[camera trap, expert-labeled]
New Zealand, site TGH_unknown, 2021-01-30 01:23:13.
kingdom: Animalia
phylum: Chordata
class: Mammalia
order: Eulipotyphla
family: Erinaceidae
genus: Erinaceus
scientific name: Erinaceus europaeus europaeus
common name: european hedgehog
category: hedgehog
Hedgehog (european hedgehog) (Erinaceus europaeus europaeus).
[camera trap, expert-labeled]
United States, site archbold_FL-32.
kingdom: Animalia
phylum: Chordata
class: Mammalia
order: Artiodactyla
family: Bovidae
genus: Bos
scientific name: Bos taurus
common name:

....

→ Task to complete
The full set of entries must be printed again without any alteration.

→ Solution to the exercise
[camera trap, expert-labeled]
New Zealand, site TGH_unknown, 2021-01-30 01:23:13.
kingdom: Animalia
phylum: Chordata
class: Mammalia
order: Eulipotyphla
family: Erinaceidae
genus: Erinaceus
scientific name: Erinaceus europaeus europaeus
common name: european hedgehog
category: hedgehog
Hedgehog (european hedgehog) (Erinaceus europaeus europaeus).
[camera trap, expert-labeled]
United States, site archbold_FL-32.
kingdom: Animalia
phylum: Chordata
class: Mammalia
order: Artiodactyla
family: Bovidae
genus: Bos
scientific name: Bos taurus
common name:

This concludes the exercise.